Operating in a disruptive market
Knowledge is power, so the saying goes, and we are living in an age where knowledge has never been more democratic or accessible. How to use this knowledge to get ahead in an age of disruption and instability, is another question altogether.
Companies today have access to data that provides far greater insight into consumer behaviours and market needs than ever before, providing them with myriad opportunities. But the results generated in the quest for data can be overwhelming, and the expertise required to effectively utilize such data is in short supply. Making sense of vast troves of data is a potential catalyst for success in many businesses, but highly trained data scientists are few and far between, if not prohibitively expensive for most businesses.
This information overload is just one of a number of challenges being faced by global and national businesses as they seek to navigate their way across the rapidly changing landscape of business and technology. They are doing so against an unstable geopolitical backdrop that can call their very existence into question. The continuing saga of Brexit, trade tensions between the U.S. and China, and tensions in the Middle East are just a few examples of such instability. Other factors such as climate change and population displacement are becoming increasingly disruptive elements, with natural disasters and the threat of pandemic diseases impacting logistics and accessibility.

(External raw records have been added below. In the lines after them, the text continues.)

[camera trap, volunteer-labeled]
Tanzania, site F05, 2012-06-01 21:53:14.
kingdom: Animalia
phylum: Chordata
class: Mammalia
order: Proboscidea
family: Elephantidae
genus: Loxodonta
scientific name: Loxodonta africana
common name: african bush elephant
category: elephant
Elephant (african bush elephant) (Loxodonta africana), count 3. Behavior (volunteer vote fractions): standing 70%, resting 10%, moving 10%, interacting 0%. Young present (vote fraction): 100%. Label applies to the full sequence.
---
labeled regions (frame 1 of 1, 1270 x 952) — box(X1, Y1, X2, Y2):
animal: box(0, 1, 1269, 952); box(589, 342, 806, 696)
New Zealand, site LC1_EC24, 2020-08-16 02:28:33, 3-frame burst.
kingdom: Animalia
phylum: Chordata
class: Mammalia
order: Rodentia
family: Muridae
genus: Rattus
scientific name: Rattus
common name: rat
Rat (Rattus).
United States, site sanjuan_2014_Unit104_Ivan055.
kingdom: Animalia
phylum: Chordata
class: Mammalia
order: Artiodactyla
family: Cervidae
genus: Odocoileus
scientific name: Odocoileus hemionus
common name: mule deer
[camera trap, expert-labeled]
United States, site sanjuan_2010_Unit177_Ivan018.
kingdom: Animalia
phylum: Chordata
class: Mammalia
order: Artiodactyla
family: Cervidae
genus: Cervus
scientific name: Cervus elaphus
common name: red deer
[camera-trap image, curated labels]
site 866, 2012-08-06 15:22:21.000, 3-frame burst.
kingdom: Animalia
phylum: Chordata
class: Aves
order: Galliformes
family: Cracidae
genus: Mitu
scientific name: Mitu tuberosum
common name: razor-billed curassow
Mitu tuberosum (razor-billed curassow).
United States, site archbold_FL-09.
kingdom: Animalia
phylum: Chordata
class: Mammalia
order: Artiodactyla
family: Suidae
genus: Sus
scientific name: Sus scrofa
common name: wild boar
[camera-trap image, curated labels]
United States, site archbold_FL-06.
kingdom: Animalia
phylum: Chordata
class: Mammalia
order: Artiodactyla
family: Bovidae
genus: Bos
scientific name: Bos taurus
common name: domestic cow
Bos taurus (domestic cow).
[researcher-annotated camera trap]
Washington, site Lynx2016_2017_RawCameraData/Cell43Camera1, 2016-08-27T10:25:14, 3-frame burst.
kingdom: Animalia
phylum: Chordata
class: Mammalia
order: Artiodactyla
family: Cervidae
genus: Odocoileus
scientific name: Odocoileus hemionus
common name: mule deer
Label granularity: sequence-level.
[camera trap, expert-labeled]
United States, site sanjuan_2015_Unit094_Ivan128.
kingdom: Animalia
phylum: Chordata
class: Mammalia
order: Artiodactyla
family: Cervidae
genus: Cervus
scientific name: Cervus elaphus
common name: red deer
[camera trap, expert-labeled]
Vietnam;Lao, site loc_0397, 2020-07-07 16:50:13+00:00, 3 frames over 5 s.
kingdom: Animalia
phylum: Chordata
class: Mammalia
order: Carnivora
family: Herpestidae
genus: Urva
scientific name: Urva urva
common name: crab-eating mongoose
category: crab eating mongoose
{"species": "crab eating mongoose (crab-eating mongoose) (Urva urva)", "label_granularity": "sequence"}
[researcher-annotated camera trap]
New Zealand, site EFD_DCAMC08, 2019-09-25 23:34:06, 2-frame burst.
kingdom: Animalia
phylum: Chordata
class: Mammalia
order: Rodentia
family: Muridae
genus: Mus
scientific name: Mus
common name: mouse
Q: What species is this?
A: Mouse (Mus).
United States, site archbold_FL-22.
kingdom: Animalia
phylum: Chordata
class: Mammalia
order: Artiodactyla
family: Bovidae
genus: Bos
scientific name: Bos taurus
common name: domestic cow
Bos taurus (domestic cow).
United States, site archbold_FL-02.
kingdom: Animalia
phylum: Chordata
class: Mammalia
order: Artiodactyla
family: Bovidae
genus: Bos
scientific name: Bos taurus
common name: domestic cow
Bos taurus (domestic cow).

Many companies also face regulatory uncertainty in the form of changing tariffs, data privacy legislation, and changing regulation around international investment and technology transfers. Consumer needs and behaviours are changing in response to the rise of new technologies, requiring tailored solutions in rapid time frames.
With the ubiquity of digitalisation, cyberattacks are a constant threat, forcing companies to invest more and more time and effort into data protection. Malicious bots are perpetually crawling around cyberspace, looking for any opportunity to exploit data and servers for their creators’ malevolent purposes.
In this age of acute disruption, companies must be agile if they are to survive. They have access to more data than ever, but not necessarily the means to leverage it. The wealth of opportunity is counterbalanced by an abundance of disruption, and the ability to adapt has emerged as a key differentiator among modern businesses.